Data listing:
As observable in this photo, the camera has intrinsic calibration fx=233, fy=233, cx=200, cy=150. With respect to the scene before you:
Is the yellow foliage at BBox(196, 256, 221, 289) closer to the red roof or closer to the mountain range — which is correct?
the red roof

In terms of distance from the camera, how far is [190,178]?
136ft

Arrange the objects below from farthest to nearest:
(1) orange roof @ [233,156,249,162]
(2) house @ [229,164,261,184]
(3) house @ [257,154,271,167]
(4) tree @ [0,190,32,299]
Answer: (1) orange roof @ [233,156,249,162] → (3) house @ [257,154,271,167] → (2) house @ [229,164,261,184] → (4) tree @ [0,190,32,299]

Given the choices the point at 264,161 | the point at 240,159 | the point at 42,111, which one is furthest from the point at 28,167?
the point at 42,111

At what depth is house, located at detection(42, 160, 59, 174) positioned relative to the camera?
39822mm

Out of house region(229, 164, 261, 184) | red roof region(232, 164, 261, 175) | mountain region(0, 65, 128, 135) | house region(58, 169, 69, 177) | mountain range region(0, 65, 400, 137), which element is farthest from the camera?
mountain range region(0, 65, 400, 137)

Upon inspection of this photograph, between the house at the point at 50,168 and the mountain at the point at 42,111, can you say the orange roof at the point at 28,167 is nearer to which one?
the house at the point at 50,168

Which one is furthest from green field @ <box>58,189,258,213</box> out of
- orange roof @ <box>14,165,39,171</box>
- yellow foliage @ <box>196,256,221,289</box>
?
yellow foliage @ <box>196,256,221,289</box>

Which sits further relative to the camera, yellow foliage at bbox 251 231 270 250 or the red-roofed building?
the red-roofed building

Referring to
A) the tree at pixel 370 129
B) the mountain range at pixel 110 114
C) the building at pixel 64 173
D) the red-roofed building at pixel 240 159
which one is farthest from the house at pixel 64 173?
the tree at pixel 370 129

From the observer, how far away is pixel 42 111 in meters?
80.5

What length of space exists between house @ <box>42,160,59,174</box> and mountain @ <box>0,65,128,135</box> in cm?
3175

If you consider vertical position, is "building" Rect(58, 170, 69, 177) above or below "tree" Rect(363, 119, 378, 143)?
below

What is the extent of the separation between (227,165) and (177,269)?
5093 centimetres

Requirements: Copy out the material word for word, beginning at the line containing "What length of" and continuing through to its final line.

Answer to this exercise:
What length of space exists between house @ <box>42,160,59,174</box> and mountain @ <box>0,65,128,135</box> in cm?
3175

If you consider vertical position, is "building" Rect(58, 170, 69, 177) above or below "tree" Rect(363, 119, 378, 143)?
below

What is the extent of the separation between (227,165) and (177,269)?
5093 centimetres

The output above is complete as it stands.